The following function is used to count the number of lines in my source files:
count_curdir_src() {
find . '(' -name '*.vb' -o -name '*.cs' ')' \
-a '!' -iname '*.Designer.*' -a '!' -iname '.svn' -print0 | \
xargs -0 wc -l
}
But its output for a certain directory looks like this:
$ find . '(' -name '*.vb' -o -name '*.cs' ')' -a '!' -iname '*.Designer.*' -a '!' -iname '.svn' -print0 | xargs -0 wc -l
19 ./dirA/fileABC.cs
640 ./dirA/subdir1/fileDEF.cs
507 ./dirA/subdir1/fileGHI.cs
2596 ./dirA/subdir1/fileJKL.cs
(...many others...)
58 ./dirB/fileMNO.cs
36 ./dirB/subdir1/filePQR.cs
122200 total
6022 ./dirB/subdir2/subsubdir/fileSTU.cs
24 ./dirC/fileVWX.cs
(...)
36 ./dirZ/Properties/AssemblyInfo.cs
88 ./dirZ/fileYZ.cs
25236 total
It looks like wc resets somewhere in the process. It cannot be caused by space characters in filenames or directory names, because I use the -print0 option. And it only happens when I run it on my largest source tree.

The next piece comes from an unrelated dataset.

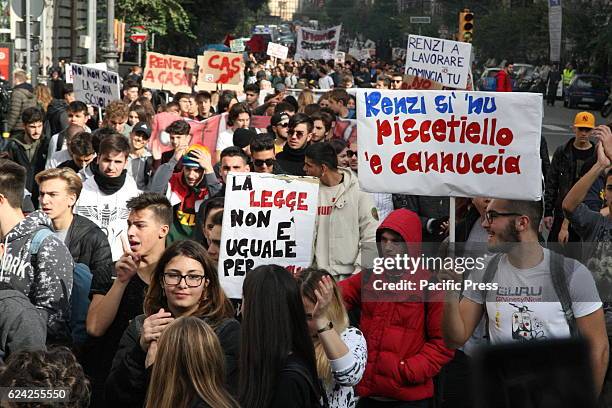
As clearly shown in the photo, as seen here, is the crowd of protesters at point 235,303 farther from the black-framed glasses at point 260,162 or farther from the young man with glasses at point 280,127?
the young man with glasses at point 280,127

So, is this a bug in wc, or in Cygwin? Or something else? The wc manpage says:
Print newline, word, and byte counts
for each FILE, and a total line if
more than one FILE is specified.
It doesn’t mention anything about multiple total lines (intermediate total counts or something), so who’s to blame here?
You’re calling wc multiple times – once for each “batch” of input arguments provided by xargs. You’re getting one total per batch.